** BEGIN Records supplied **

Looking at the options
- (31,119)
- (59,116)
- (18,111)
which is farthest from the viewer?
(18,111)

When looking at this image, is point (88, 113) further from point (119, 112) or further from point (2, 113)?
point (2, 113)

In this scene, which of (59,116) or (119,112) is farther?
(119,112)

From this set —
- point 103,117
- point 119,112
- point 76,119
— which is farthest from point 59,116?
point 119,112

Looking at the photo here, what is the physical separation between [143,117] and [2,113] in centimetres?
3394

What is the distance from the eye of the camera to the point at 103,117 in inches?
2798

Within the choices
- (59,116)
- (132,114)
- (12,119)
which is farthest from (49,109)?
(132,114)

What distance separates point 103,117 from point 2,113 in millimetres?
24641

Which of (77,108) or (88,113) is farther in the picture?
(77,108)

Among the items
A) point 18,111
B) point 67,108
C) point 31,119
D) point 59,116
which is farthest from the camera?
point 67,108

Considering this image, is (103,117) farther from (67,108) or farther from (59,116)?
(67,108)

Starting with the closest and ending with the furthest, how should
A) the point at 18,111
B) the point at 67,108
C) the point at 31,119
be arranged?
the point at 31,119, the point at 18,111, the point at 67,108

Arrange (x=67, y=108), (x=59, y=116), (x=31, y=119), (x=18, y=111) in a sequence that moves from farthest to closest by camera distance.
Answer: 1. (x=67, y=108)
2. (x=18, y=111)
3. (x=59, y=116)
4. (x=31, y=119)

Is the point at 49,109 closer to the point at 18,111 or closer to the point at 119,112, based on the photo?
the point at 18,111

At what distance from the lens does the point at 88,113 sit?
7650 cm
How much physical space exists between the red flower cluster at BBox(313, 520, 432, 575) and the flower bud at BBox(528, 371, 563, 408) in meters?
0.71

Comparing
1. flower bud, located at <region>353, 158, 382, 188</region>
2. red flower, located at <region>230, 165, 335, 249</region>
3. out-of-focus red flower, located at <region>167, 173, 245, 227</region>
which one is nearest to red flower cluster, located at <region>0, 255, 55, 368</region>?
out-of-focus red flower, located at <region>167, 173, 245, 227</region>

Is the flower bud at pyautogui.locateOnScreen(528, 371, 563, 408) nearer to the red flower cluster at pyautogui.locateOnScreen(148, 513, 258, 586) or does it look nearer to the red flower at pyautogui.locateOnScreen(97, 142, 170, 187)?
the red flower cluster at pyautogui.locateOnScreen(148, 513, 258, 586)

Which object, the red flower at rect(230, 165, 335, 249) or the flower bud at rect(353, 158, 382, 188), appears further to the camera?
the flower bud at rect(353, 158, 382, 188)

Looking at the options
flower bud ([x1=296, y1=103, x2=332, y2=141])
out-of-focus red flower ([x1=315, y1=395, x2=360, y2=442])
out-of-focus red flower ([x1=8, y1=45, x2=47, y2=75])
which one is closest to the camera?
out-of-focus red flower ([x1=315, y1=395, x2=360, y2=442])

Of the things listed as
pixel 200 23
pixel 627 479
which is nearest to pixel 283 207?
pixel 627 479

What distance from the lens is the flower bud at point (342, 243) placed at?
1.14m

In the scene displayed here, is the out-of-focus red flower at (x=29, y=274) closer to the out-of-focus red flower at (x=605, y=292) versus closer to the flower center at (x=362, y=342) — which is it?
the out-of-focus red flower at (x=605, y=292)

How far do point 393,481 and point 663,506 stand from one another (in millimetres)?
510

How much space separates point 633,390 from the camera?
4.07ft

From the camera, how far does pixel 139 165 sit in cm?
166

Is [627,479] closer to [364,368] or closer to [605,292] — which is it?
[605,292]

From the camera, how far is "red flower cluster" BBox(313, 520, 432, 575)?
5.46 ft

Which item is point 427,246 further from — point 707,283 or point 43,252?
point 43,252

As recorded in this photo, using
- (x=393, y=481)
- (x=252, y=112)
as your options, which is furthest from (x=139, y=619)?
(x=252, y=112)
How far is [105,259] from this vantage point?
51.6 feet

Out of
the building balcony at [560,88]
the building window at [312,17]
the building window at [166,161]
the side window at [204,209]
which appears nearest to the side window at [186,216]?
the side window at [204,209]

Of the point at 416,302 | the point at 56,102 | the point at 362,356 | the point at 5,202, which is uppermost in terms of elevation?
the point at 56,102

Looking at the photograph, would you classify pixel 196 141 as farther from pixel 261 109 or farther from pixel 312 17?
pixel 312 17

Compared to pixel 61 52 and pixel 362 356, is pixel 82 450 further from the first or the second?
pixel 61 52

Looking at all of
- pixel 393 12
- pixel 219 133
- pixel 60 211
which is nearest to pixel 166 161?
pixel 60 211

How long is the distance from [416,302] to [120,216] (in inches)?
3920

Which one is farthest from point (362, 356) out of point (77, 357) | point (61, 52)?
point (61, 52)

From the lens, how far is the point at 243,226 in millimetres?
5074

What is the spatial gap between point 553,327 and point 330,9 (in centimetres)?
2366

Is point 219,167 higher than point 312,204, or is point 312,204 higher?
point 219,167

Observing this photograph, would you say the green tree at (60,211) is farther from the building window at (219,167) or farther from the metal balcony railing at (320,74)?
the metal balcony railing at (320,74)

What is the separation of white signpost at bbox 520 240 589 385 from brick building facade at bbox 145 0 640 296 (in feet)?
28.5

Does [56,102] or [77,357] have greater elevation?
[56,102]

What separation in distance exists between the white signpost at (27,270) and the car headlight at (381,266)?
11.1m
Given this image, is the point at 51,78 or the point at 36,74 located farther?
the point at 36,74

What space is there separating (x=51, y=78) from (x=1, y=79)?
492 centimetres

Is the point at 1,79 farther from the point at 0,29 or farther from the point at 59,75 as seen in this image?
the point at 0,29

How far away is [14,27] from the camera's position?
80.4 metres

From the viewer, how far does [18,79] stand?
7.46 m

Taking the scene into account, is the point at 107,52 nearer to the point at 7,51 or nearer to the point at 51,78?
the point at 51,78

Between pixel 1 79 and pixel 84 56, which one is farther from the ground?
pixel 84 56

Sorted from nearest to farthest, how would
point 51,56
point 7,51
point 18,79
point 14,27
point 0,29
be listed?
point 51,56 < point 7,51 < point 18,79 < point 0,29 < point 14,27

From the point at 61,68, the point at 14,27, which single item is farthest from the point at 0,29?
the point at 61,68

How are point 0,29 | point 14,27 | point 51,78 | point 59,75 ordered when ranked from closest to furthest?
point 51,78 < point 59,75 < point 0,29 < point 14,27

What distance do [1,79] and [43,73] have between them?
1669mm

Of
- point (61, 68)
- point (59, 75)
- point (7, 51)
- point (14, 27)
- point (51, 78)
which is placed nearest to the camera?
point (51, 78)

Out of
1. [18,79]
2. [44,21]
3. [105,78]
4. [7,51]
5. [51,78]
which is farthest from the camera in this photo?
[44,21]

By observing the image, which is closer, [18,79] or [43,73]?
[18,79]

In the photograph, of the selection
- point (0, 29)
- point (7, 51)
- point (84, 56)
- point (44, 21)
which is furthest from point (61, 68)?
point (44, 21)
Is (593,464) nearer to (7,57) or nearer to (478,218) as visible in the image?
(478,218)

** END Records supplied **

Instructions to follow: Format the listing lines from the one with "Is point 219,167" up to and including the one with "492 centimetres" as a JSON list of strings, one string per line, omitting blank lines.

Solution for this task:
[
  "Is point 219,167 higher than point 312,204, or is point 312,204 higher?",
  "point 219,167",
  "Observing this photograph, would you say the green tree at (60,211) is farther from the building window at (219,167) or farther from the metal balcony railing at (320,74)?",
  "the metal balcony railing at (320,74)",
  "What is the separation of white signpost at bbox 520 240 589 385 from brick building facade at bbox 145 0 640 296 (in feet)?",
  "28.5",
  "Does [56,102] or [77,357] have greater elevation?",
  "[56,102]",
  "What separation in distance exists between the white signpost at (27,270) and the car headlight at (381,266)?",
  "11.1m",
  "Given this image, is the point at 51,78 or the point at 36,74 located farther?",
  "the point at 36,74",
  "What space is there separating (x=51, y=78) from (x=1, y=79)?",
  "492 centimetres"
]